A saga 46 years in the making, Stephen King’s The Dark Tower series is finally seeing a film adaptation starring Idris Elba and Matthew McConaughey.
In an exclusive interview with Entertainment Weekly, King and screenwriter-director Nikolaj Arcel (Truth About Men, A Royal Affair) spoke of the new project and the challenge of appeasing longtime fans while remaining true to the essence of the story. Elba will play Roland Deschain, otherwise known as the gunslinger whose quest to reach the titular tower is matched by a sinister character known as the man in black, to be played by McConaughey. Though Deschain is white in the book, both Arcel and King applaud the revisionist casting, citing Elba’s work in The Wire and Beasts of No Nation as evidence of his ability to embody the character itself, regardless of race. In King’s own words: “For me the character is still the character. It’s almost a Sergio Leone character, like ‘the man with no name’ … [He] can be white or black, it makes no difference to me. I think it opens all kind of exciting possibilities for the backstory.”
The man in black, on the other hand, is such an enigmatic and elusive character that it will be interesting to watch McConaughey’s interpretation. Another challenging part of the project is the possibility of an accompanying television series that would serve as a prequel to the film(s).
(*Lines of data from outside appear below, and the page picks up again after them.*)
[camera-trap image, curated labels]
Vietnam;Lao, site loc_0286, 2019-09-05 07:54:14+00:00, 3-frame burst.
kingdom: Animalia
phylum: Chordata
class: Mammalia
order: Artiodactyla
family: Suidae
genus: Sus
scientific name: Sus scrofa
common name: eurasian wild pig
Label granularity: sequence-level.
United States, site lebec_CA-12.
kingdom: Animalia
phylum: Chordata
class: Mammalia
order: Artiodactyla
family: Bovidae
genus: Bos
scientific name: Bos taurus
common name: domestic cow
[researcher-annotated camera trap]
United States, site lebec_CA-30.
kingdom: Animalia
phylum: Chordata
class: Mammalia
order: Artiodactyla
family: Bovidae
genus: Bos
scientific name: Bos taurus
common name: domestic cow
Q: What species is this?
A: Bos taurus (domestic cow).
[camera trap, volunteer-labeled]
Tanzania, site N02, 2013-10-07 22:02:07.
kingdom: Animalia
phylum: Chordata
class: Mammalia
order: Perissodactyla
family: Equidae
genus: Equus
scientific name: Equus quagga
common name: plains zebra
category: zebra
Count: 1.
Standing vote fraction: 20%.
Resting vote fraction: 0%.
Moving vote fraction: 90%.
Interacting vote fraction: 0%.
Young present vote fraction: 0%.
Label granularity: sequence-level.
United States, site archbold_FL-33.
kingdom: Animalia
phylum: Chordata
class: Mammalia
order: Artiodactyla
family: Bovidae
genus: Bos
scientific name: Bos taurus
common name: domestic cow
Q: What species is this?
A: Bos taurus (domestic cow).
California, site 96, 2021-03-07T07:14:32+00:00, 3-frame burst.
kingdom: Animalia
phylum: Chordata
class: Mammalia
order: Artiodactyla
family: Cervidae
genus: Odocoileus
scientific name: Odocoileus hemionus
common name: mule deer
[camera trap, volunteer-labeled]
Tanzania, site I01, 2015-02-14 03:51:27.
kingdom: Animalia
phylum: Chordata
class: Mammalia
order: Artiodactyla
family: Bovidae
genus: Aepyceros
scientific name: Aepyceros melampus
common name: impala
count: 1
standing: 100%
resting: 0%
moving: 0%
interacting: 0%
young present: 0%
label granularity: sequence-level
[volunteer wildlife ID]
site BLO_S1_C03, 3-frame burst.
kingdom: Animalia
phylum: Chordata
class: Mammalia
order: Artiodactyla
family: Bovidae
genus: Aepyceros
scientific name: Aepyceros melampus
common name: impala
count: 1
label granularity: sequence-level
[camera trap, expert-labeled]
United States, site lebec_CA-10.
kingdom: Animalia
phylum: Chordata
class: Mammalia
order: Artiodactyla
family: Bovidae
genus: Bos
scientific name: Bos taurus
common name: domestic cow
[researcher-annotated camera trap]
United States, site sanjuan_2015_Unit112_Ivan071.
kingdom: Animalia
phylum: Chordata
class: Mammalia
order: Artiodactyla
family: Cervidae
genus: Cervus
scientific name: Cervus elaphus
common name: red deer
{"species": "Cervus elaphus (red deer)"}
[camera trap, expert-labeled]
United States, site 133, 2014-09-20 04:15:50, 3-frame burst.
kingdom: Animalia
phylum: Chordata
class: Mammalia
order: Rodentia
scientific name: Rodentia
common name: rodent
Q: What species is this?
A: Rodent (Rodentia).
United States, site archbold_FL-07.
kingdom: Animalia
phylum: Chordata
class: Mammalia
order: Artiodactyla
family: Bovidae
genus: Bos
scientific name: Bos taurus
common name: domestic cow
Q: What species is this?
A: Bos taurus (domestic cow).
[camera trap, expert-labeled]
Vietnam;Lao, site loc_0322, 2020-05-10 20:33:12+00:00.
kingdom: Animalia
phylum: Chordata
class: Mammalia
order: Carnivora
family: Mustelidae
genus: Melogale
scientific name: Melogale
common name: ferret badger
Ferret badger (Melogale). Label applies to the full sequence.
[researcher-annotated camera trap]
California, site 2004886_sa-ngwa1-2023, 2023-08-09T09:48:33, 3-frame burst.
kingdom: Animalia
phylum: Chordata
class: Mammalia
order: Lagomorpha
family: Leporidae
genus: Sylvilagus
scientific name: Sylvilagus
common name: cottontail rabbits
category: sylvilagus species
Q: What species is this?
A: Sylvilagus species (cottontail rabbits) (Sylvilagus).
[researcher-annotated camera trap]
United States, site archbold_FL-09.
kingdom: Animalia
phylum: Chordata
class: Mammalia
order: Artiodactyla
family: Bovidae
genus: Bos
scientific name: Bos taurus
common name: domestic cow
After eight books and decades of fan support, will this fresh take on the story -- and that of film adaptation itself -- be enticing enough to appeal to both newbies and those familiar with the characters and events? When you consider all the classic King film adaptations, from Carrie to The Shining, from Stand By Me to The Shawshank Redemption, they all have varying degrees of faithfulness to the original stories. Sometimes, a character’s weight or overall look was altered (as with Carrie White). Other times, a character’s race was changed (Ellis “Red” Redding was a red-haired Irishman in the 1982 novella Rita Hayworth and the Shawshank Redemption, but was immortalized by Morgan Freeman in the 1994 film). The Shining is a prime example of a director flat-out making his own story off the source novel, as King famously hated Kubrick’s cinematic vision and fans remain polarized as to which was better. As to the precise degree that the Tower film(s) will follow the books, the only guarantee I can sense is that it will be better than 1990’s Graveyard Shift.